TOTAL TIME: Prep: 25 min. + standing Bake: 45 min. + cooling
MAKES:16 servings
TOTAL TIME: Prep: 25 min. + standing Bake: 45 min. + cooling
MAKES: 16 servings


  • 1 cup 2% milk
  • 1/2 cup old-fashioned oats
  • 1/2 cup almond paste
  • 1 tablespoon butter, softened
  • 3/4 cup sugar
  • 1 egg
  • 1/2 teaspoon almond extract
  • 1-1/2 cups all-purpose flour
  • 1 teaspoon baking powder
  • 1/2 teaspoon baking soda
  • 1/4 teaspoon salt
  • 1/4 cup plus 2 tablespoons sliced almonds, divided
  • 1 cup fresh or frozen raspberries
  • 1 tablespoon coarse sugar

Nutritional Facts

1 slice: 161 calories, 5g fat (1g saturated fat), 17mg cholesterol, 118mg sodium, 26g carbohydrate (14g sugars, 2g fiber), 4g protein.

**QUESTIONS**
(a) Using the recipe, state whether each statement is accurate: (i) it calls for 1 cup of 2% milk; (ii) it makes 12 servings; (iii) one slice contains 4g of protein. Answer each with yes or no and quote the deciding words from the recipe.
(b) What quantity of baking powder does the recipe require?
Rely solely on the recipe above.

**LISTED ENTRIES**

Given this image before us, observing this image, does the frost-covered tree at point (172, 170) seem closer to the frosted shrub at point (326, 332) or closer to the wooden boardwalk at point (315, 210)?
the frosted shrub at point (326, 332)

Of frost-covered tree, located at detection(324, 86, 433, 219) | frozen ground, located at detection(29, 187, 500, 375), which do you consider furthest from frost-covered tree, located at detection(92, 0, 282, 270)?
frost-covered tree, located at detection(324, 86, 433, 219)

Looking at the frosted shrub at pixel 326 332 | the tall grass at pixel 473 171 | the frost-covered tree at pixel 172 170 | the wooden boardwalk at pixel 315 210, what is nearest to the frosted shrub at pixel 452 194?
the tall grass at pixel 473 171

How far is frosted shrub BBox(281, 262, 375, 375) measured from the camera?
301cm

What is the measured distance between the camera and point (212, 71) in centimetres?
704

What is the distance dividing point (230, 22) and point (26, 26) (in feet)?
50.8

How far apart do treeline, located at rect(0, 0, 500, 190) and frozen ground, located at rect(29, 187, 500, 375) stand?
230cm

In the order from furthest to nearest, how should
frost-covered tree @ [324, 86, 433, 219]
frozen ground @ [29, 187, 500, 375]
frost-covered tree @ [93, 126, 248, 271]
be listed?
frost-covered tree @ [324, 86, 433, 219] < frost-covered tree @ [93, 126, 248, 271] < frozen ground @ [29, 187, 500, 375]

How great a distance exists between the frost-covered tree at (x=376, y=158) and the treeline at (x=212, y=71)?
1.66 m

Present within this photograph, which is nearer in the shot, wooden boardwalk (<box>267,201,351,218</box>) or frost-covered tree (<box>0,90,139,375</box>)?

**ANSWERS TO THIS EXERCISE**
(a)
(i) Yes: "1 cup 2% milk"
(ii) No: "MAKES: 16 servings"
(iii) Yes: "4g protein"

(b) 1 teaspoon.